Physical characteristics
- • location: Eleven Mile Lake (Annapolis County)
- Mouth: Atlantic Ocean
- • coordinates: 44°2′59.1″N 64°44′20.8″W﻿ / ﻿44.049750°N 64.739111°W
- • elevation: sea level
- Length: 146 km (91 mi)
- Basin size: 3,030 km^{2} (1,170 sq mi)

= Mersey River (Nova Scotia) =

River in Canada

The Mersey River, formerly known as Rivière Rossignol by the Acadians, is a river in Nova Scotia, Canada. It is named after the River Mersey in Liverpool, England. The river proper flows from the eastern end of Eleven Mile Lake in Annapolis County southward to Kejimkujik Lake in Kejimkujik National Park, then through Lake Rossignol to empty into the Atlantic Ocean at the town of Liverpool, Nova Scotia. The true source of the river however is as far northwest as Sandy Bottom Lake (Annapolis County) or Tuskopeake Brook (Annapolis County) on the northern tributary.

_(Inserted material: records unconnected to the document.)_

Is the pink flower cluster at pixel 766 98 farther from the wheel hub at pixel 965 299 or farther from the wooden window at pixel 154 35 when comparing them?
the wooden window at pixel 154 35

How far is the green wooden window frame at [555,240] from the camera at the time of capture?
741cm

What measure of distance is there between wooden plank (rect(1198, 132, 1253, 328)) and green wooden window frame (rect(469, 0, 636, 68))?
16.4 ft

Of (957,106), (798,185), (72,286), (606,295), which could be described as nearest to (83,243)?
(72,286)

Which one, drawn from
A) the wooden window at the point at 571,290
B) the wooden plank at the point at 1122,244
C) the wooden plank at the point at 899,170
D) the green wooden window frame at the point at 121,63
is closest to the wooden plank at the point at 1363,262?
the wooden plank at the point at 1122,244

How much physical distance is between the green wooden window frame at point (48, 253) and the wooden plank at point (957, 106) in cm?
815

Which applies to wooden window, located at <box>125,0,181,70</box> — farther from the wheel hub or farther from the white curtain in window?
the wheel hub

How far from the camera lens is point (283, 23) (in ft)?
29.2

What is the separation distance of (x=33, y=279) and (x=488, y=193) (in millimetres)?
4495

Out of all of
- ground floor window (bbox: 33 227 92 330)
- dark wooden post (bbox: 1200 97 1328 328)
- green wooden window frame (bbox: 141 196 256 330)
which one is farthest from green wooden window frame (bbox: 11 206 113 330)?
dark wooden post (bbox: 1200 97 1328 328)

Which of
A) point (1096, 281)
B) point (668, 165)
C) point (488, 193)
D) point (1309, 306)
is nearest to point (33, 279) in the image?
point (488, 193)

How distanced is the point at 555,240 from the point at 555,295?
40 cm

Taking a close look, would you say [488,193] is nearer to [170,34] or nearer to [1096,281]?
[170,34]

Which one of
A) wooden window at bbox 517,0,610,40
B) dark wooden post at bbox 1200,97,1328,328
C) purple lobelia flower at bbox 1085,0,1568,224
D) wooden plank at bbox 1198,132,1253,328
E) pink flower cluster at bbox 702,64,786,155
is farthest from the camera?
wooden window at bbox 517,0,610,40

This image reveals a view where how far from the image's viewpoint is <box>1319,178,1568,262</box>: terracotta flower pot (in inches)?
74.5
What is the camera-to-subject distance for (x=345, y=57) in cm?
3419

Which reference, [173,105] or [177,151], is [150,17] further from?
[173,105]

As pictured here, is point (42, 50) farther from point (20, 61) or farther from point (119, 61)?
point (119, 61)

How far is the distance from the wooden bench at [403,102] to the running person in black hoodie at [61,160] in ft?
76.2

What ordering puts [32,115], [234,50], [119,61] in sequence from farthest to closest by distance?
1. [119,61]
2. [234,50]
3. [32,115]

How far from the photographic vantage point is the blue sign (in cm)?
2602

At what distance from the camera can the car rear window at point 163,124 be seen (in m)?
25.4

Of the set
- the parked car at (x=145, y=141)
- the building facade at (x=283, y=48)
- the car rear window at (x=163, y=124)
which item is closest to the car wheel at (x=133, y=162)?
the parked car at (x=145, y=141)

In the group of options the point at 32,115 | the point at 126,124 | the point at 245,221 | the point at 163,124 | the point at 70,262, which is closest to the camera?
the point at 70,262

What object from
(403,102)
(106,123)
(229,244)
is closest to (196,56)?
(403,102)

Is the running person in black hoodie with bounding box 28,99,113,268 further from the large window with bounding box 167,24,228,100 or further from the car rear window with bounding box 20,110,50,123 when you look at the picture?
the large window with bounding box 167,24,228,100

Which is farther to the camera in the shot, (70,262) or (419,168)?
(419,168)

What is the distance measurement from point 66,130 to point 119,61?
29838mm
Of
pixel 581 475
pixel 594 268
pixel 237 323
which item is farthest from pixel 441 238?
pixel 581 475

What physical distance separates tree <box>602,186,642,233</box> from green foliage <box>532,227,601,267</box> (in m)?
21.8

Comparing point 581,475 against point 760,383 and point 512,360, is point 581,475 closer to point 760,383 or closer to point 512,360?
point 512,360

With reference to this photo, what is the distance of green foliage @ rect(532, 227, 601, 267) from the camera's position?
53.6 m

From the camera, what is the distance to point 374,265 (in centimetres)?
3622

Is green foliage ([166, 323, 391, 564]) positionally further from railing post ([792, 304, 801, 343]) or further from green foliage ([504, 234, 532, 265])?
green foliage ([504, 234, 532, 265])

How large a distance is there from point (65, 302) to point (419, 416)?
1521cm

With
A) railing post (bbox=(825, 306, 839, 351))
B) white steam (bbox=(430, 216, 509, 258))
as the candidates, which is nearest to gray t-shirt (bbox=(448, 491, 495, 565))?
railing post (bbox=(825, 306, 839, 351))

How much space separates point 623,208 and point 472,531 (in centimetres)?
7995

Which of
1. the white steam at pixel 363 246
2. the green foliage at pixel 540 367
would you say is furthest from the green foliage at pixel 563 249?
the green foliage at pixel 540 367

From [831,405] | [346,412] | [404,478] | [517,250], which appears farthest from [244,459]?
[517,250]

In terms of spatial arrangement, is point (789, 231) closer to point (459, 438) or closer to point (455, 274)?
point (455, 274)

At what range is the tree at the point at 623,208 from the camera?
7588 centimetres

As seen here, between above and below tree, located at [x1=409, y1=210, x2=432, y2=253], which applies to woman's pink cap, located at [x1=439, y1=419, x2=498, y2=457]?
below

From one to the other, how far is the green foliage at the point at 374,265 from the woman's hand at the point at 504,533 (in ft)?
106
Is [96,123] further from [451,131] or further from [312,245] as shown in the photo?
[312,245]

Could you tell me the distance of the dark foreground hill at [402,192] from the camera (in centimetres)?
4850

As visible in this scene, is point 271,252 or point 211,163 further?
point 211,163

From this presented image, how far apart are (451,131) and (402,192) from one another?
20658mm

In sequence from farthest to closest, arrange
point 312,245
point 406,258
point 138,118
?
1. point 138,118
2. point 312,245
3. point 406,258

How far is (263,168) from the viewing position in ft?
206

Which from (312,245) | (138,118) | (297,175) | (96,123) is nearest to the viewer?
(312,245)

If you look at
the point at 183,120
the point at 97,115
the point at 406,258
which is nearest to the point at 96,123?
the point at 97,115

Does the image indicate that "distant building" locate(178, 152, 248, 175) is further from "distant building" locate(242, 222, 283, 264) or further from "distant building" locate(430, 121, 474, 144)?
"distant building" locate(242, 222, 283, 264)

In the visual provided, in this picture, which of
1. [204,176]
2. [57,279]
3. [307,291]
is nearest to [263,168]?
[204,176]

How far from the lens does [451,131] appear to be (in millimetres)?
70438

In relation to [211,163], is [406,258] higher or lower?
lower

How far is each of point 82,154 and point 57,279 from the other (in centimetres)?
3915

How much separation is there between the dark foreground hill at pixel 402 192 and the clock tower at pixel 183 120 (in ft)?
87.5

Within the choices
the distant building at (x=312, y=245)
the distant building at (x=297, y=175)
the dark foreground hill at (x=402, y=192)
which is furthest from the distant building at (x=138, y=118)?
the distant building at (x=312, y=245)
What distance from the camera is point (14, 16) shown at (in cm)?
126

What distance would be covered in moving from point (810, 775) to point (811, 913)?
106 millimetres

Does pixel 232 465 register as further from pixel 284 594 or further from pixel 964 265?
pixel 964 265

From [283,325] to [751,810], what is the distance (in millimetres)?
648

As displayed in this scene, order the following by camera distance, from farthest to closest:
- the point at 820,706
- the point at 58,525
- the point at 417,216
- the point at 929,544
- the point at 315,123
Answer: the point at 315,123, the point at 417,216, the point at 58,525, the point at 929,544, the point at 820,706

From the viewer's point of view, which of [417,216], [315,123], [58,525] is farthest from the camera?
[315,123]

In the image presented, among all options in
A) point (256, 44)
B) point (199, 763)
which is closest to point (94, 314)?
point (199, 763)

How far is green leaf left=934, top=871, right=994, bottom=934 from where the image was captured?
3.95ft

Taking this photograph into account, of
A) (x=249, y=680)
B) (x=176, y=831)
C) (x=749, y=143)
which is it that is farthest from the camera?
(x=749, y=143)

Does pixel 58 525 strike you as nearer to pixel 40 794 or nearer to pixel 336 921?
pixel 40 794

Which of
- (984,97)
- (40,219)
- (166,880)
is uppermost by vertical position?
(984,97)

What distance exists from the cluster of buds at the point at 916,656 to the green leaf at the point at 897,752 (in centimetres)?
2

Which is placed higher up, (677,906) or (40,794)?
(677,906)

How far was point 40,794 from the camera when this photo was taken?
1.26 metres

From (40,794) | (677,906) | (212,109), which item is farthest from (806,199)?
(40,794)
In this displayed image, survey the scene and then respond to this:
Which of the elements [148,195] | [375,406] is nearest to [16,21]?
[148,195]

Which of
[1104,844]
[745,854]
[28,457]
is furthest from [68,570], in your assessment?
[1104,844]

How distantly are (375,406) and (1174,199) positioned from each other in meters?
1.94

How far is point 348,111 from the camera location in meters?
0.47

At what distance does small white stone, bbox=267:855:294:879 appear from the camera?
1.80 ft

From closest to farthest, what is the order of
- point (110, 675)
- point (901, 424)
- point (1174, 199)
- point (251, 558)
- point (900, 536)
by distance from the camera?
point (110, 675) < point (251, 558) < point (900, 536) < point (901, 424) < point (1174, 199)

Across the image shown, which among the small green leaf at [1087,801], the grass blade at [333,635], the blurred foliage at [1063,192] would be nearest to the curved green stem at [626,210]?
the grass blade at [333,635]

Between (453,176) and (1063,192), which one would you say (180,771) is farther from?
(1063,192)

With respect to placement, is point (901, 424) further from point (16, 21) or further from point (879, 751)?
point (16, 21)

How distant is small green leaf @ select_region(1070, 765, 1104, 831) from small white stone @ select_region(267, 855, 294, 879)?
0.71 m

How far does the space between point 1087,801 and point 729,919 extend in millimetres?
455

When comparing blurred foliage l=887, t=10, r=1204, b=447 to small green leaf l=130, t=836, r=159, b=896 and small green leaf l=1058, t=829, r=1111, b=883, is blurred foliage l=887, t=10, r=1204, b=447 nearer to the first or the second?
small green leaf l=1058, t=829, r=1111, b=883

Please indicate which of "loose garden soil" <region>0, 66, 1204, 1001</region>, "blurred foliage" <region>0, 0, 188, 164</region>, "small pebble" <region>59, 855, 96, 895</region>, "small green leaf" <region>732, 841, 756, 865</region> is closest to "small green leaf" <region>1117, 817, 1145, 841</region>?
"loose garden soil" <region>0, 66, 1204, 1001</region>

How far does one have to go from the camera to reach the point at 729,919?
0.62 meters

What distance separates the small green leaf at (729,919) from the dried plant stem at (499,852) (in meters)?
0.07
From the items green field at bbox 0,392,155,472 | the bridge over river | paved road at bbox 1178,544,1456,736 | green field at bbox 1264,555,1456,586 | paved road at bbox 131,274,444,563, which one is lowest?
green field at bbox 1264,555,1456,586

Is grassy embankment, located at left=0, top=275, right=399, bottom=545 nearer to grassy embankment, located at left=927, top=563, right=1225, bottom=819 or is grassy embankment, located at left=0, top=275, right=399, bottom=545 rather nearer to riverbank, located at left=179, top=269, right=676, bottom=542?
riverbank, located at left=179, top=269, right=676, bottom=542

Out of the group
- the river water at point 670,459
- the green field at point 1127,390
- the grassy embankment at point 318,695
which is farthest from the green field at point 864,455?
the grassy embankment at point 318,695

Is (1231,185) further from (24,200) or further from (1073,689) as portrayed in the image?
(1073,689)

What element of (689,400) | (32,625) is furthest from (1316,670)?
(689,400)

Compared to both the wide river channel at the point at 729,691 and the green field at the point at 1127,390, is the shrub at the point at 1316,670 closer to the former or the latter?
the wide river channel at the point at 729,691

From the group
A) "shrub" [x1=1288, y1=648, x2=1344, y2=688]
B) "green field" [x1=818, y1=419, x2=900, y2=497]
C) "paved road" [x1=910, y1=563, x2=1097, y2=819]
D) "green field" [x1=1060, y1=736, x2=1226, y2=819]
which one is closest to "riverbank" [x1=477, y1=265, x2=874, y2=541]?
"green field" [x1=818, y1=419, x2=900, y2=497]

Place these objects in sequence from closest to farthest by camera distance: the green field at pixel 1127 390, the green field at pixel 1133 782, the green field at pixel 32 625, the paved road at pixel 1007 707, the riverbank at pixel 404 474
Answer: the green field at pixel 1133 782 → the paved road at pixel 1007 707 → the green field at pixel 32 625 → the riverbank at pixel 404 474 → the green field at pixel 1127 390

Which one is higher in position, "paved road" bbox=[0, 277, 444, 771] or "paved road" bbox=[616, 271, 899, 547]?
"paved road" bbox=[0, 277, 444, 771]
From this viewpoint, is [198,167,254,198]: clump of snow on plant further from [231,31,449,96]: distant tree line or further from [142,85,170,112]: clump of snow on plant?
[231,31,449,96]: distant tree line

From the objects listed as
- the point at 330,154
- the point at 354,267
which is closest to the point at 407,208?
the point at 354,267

The river was a major transportation route for the Mi'kmaq people of Nova Scotia. Later, it was used to transport logs out of the interior of the province. The river was described in Albert Bigelow Paine's The Tent Dwellers, albeit under the name 'Liverpool river'. There are a number of hydroelectric projects on the river, which has been exploited for more than a hundred years.

Much of the headwater area is composed of fen. It is a popular river for novice canoeists. Smallmouth bass has been found in the Mersey and neighbouring watersheds.